UBS AG (UBSN), Switzerland’s biggest bank, will award bonuses to 6,500 senior bankers in the form of bonds that can be wiped out if the company doesn’t meet capital standards, according to the Financial Times.
The program to benefit UBS’s highest-paid employees would make the Zurich-based lender the first to follow recommendations of European banking regulators, the newspaper reported, citing unidentified people close to the situation whom it didn’t identify. The lender is scheduled to report fourth-quarter results today before the market opens.

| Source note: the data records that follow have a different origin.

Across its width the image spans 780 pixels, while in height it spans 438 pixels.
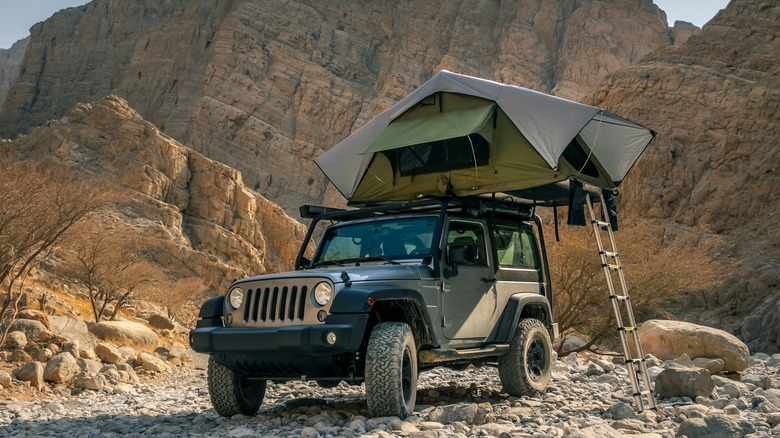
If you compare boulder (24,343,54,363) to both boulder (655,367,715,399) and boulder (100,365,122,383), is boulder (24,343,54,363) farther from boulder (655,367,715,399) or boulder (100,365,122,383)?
boulder (655,367,715,399)

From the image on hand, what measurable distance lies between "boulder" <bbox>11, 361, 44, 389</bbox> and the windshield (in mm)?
6037

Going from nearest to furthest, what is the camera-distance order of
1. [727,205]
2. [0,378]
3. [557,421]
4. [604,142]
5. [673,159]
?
[557,421] < [604,142] < [0,378] < [727,205] < [673,159]

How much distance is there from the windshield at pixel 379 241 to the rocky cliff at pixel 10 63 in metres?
124

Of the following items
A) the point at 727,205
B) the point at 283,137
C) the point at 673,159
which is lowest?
the point at 727,205

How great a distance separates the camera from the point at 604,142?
9828 mm

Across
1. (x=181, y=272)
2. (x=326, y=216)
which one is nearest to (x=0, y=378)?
(x=326, y=216)

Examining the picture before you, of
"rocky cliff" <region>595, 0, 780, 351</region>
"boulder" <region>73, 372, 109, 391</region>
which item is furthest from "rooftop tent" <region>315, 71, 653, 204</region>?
"rocky cliff" <region>595, 0, 780, 351</region>

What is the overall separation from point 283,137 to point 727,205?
46.9 m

Senior bankers should be required to receive some annual bonuses in bonds that would suffer losses during a financial crisis, the European Banking Authority said in December. A “mandatory share” of bonuses for top management should be paid in so-called bail-in bonds, which can be written down when capital dips below a safe level, the regulator said in an opinion on proposals to separate banks’ commercial and investment units.

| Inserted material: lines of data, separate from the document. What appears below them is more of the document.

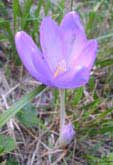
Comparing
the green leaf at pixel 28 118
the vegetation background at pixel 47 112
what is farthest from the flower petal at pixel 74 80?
the green leaf at pixel 28 118

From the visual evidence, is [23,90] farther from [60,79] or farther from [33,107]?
[60,79]

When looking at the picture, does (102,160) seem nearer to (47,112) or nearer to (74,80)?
(47,112)

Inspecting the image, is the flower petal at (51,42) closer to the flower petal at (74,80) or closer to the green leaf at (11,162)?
the flower petal at (74,80)

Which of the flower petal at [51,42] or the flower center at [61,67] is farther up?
the flower petal at [51,42]

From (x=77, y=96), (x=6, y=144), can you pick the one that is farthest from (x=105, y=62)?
(x=6, y=144)

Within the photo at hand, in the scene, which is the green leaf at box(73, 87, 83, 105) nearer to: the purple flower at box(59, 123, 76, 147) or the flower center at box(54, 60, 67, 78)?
the purple flower at box(59, 123, 76, 147)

The debt bonuses awarded by UBS will be wiped out if the bank’s regulatory capital falls below 7 percent or in the case of a “non-viability” loss, the FT reported. The changes, to be announced today, will apply to the current bonus pool, which will fall by at least 5 percent on top of the previous year’s 40 percent cut, according to the newspaper.
UBS, led by Chief Executive Officer Sergio Ermotti, 52, is restructuring as tougher capital requirements and sluggish client activity hurt returns. The company said in October it will cut about 10,000 jobs as it scales back in investment banking to focus on its wealth-management business, the world’s second-largest.
The lender may post a net loss of 2.16 billion Swiss francs ($2.38 billion), compared with a profit of 319 million francs a year earlier, according to the average estimate of 12 analysts surveyed by Bloomberg. The estimates ranged from a loss of 2.31 billion francs to a loss of 2.07 billion francs.
UBS also is seeking to resolve regulatory probes and bolster internal controls. The lender was fined $1.5 billion in December by U.S., U.K. and Swiss regulators for trying to rig global interest rates. The previous month, U.K. authorities imposed a 29.7 million-pound ($46.8 million) penalty and Swiss regulators said it may have to increase capital levels for operational risks after a $2.3 billion loss from unauthorized trading.